She’ll
Be Company for You
Night Gallery
The invalid wife
is buried, her cat swells into a leopard and a tiger. The
hallucination begins at the graveside with a straightforward representation of
the widower’s mind congruent with each shot, it
drifts and is caught up again in a new focus of attention.
There is the
wife’s best friend and a postcard from Italy, “she is with me in
spirit”. There is the secretary no longer enthused.
The
bell by her bed keeps ringing, clapperless. He takes a large kitchen knife to
the tiger in the garden, cutting verdure. He resigns himself, weeping.
The
best friend finds claw marks on the bedroom door, the widower lies in bed
dripping blood, the cat hasn’t eaten its dinner, it’s
on the floor beside him.
Hatred Unto Death
Night Gallery
A gorilla has
fallen into a lion pit, tribesmen stop a passing Land Rover. The
two researchers from the Museum of Natural History get out to inspect the
creature. The wife coos at it, it beams upon her but
vociferates at the husband and tries to attack him. “Why does he hate me
so?
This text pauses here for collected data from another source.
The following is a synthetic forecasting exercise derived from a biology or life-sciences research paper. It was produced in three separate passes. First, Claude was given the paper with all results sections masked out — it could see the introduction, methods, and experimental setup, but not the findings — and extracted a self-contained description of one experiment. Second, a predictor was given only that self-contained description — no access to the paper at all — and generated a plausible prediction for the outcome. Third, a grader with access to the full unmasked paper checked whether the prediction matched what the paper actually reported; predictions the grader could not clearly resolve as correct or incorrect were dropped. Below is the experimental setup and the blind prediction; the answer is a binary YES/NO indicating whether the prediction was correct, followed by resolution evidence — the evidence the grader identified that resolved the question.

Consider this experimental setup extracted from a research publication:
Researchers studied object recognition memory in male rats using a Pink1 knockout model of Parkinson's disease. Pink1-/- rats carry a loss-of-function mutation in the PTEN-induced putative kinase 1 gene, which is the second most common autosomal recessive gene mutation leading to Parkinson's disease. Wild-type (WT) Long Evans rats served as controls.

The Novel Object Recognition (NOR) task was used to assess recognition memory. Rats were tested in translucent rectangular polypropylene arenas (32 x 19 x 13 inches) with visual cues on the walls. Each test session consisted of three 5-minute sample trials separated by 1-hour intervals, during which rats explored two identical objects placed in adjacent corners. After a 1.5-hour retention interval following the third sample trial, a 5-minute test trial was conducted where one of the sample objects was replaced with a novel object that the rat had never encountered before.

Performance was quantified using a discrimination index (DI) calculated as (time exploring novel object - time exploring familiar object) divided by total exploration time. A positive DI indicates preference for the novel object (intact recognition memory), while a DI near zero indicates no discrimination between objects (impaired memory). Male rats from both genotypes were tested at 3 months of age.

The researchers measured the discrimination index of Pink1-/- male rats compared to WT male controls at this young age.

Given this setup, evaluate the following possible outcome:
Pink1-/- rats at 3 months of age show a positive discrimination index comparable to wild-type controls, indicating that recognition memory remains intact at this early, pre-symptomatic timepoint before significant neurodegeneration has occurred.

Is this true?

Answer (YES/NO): YES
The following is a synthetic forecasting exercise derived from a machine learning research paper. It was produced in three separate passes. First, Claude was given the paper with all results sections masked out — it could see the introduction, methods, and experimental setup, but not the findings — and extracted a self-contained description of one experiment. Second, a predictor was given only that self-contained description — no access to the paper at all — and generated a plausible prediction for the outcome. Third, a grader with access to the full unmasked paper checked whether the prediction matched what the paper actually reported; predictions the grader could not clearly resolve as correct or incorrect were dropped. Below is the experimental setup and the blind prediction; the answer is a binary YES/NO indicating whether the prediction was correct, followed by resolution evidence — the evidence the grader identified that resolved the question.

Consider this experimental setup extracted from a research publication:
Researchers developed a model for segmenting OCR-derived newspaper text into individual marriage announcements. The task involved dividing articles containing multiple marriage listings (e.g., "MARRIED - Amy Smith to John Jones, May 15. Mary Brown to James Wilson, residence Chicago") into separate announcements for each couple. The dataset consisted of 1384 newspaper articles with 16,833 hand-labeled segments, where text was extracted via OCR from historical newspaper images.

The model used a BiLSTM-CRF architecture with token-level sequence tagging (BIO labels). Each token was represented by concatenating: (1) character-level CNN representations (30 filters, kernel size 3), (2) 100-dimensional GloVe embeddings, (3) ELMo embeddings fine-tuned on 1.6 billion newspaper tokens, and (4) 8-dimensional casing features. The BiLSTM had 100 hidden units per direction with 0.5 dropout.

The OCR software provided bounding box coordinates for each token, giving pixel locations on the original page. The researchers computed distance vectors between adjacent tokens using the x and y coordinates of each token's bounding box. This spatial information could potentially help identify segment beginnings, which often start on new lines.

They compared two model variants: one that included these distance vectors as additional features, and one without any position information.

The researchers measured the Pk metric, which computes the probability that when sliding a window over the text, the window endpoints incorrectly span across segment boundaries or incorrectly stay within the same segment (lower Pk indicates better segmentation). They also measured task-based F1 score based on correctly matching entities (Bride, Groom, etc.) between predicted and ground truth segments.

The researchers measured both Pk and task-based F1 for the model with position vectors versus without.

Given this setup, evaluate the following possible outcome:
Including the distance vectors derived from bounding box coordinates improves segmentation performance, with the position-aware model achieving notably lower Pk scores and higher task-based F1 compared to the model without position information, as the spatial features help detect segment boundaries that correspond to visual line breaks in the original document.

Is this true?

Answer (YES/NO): NO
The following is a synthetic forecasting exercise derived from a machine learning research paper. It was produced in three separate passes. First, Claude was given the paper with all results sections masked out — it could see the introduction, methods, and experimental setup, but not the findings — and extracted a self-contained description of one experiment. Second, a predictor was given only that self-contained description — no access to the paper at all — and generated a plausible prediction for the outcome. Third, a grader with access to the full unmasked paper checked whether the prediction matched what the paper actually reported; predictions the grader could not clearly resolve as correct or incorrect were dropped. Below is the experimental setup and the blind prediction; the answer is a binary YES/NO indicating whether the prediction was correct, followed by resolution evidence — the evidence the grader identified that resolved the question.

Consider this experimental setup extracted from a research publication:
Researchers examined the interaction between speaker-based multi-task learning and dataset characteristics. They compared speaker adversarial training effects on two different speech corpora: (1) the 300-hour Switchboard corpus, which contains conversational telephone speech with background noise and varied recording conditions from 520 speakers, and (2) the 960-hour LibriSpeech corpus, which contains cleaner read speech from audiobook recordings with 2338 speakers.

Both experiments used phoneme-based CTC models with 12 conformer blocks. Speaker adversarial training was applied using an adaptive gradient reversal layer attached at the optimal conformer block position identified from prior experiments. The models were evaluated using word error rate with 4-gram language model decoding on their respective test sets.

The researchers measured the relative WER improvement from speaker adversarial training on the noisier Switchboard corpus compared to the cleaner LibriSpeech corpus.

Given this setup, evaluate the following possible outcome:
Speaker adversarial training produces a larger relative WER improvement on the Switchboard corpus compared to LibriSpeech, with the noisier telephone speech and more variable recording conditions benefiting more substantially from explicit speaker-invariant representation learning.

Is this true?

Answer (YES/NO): YES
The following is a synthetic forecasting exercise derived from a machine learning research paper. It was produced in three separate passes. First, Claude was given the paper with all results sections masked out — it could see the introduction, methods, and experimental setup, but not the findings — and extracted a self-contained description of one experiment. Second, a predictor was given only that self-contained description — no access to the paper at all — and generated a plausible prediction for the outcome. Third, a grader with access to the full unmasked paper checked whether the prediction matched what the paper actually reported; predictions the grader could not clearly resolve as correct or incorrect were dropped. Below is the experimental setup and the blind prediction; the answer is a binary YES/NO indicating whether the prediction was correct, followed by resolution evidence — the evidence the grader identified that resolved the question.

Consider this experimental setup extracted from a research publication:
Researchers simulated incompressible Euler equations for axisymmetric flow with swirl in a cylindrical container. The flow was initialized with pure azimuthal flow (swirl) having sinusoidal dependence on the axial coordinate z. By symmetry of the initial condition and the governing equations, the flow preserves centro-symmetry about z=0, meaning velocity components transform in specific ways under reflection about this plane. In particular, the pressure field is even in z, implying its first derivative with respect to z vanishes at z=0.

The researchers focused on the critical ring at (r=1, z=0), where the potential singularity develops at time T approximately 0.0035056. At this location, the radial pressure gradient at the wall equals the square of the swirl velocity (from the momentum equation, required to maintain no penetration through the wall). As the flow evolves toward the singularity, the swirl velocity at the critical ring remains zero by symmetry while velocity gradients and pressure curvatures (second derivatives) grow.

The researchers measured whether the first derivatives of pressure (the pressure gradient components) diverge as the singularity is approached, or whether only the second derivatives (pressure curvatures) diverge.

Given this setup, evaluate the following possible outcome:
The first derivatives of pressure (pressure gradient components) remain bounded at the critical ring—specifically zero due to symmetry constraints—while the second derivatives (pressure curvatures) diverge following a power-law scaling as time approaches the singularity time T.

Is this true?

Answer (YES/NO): YES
Have we met before, a million years ago?” He resolves on the spot to
sell it to his friend Dr. Ramirez at the Neurological Institute, maybe
micro-electrodes in its brain will unravel their mutual hatred,
the proceeds will finance the conclusion of their book on “the social
life of a tribe of monkeys.”
They name it
N’Gi, “Watusi for ‘Chief’ and the god of earthquakes,
tidal waves, war and pestilence.” Dr. Ramirez views N’Gi at the
Museum. “All that malevolence.”
“I think my
wife has a thing going, I think she prefers gorillas to men.” She
replies, “gorillas don’t drop napalm on children.”
She talks to
N’Gi. “They dug a pit for you and you fell in. He’s grown
pale and weak and hairless. What has happened to your power?”
He tells Dr.
Ramirez, “I want you to turn him into a vegetable.”
Due to her
inadvertence, the gorilla escapes. He has a revolver, there is a tense
situation in the darkened back galleries of the Museum at night. His sixth and final shot fells the beast. “This has
happened before, it will happen again.” It stands up, breaks or impales
him on an exhibit, and dies.
This in the hands
of Steve Forrest and Dina Merrill, with Fernando Lamas. A Fine Madness (dir.
Irvin Kershner) and Borges find their way into it, not to mention Cooper & Schoedsack’s King Kong and a short play by
Nabokov called The Grand-dad, in which old hatreds burble up by what is
called here “a memory in the blood”.